State Management
Session state in ADK-Rust allows agents to store and retrieve data that persists across conversation turns. State is organized using key prefixes that determine the scope and lifetime of the data.
Overview
State is stored as key-value pairs where:
- Keys are strings with optional prefixes
- Values are JSON values (
serde_json::Value)
The prefix system enables different scoping levels:
- Session-scoped: Default, tied to a single session
- User-scoped: Shared across all sessions for a user
- App-scoped: Shared across all users of an application
- Temporary: Cleared after each invocation
State Trait
The State trait defines the interface for state access:
use serde_json::Value;
use std::collections::HashMap;
pub trait State: Send + Sync {
/// Get a value by key
fn get(&self, key: &str) -> Option<Value>;
/// Set a value
fn set(&mut self, key: String, value: Value);
/// Get all state as a map
fn all(&self) -> HashMap<String, Value>;
}
There's also a ReadonlyState trait for read-only access:
pub trait ReadonlyState: Send + Sync {
fn get(&self, key: &str) -> Option<Value>;
fn all(&self) -> HashMap<String, Value>;
}
State Key Prefixes
ADK-Rust uses three key prefixes to control state scoping:
| Prefix | Constant | Scope |
|---|---|---|
app: | KEY_PREFIX_APP | Shared across all users and sessions |
user: | KEY_PREFIX_USER | Shared across all sessions for a user |
temp: | KEY_PREFIX_TEMP | Cleared after each invocation |
| (none) | - | Session-scoped (default) |
app: - Application State
State shared across all users and sessions of an application.
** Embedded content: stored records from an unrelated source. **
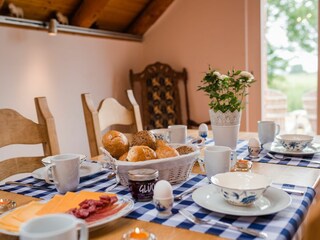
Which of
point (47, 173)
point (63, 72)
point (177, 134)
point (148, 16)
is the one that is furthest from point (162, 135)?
point (148, 16)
use adk_session::KEY_PREFIX_APP;
// KEY_PREFIX_APP = "app:"
let key = format!("{}settings", KEY_PREFIX_APP); // "app:settings"
Use cases:
- Application configuration
- Shared resources
- Global counters or statistics
user: - User State
State shared across all sessions for a specific user.
use adk_session::KEY_PREFIX_USER;
// KEY_PREFIX_USER = "user:"
let key = format!("{}preferences", KEY_PREFIX_USER); // "user:preferences"
Use cases:
- User preferences
- User profile data
- Cross-session user context
temp: - Temporary State
State that is cleared after each invocation. Not persisted.
use adk_session::KEY_PREFIX_TEMP;
// KEY_PREFIX_TEMP = "temp:"
let key = format!("{}current_step", KEY_PREFIX_TEMP); // "temp:current_step"
Use cases:
- Intermediate computation results
- Current operation context
- Data that shouldn't persist
No Prefix - Session State
Keys without a prefix are session-scoped (default behavior).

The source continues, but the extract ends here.